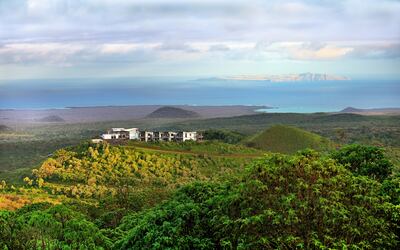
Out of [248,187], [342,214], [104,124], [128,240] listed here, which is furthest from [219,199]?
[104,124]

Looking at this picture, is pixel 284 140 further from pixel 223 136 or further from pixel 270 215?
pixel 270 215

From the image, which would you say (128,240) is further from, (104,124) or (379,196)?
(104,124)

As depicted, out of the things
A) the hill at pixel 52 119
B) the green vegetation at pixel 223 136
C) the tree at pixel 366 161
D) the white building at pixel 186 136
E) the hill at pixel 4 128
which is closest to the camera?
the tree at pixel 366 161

____________________

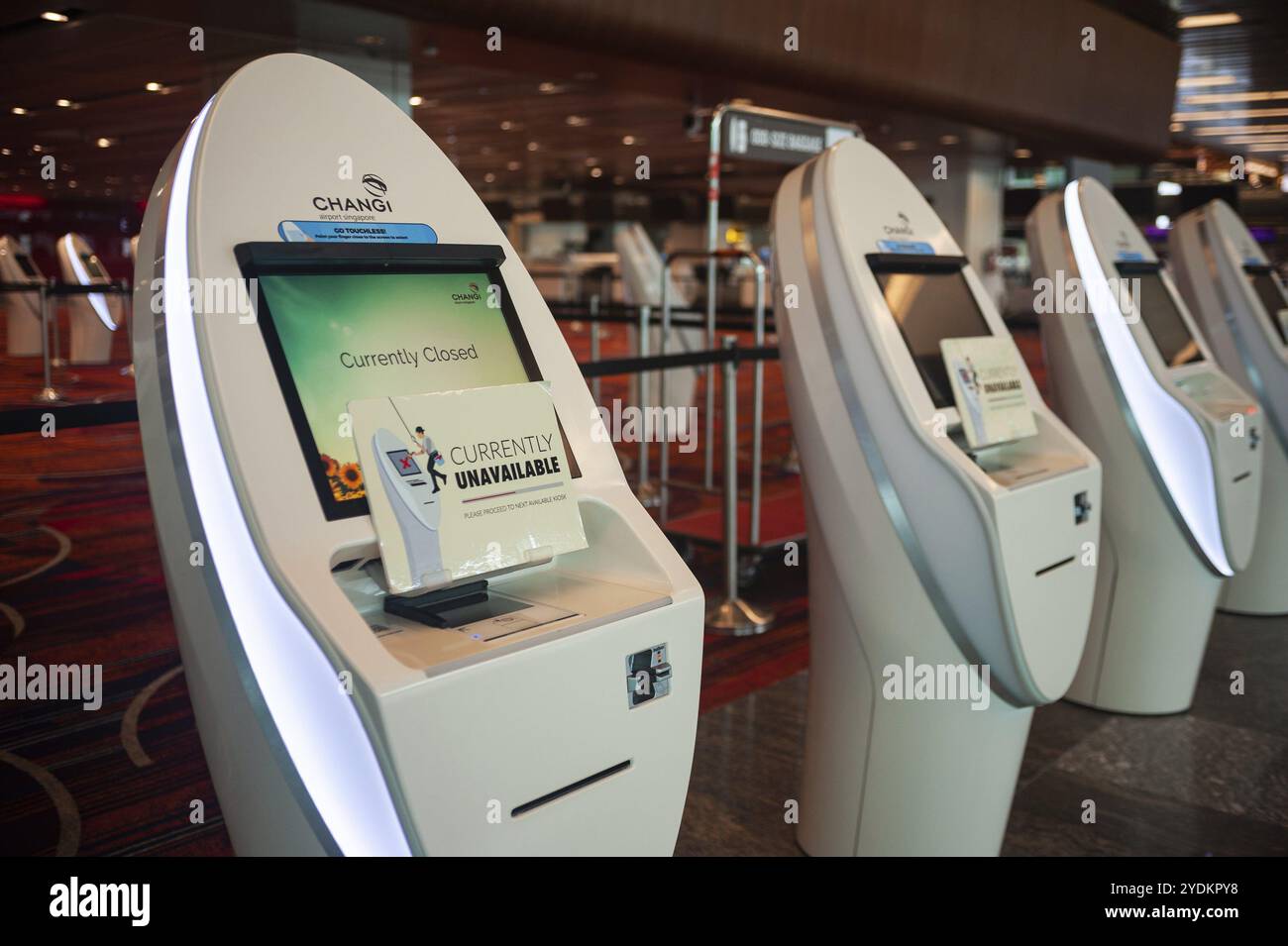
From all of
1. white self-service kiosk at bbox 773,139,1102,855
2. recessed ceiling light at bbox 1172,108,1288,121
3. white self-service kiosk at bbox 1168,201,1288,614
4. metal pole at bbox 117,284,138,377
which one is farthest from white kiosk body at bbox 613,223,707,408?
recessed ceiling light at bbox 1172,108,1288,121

____________________

> _What is asked_
Count the lines in the items above that contain the string "further", and reply with only that number.

> _The output_
2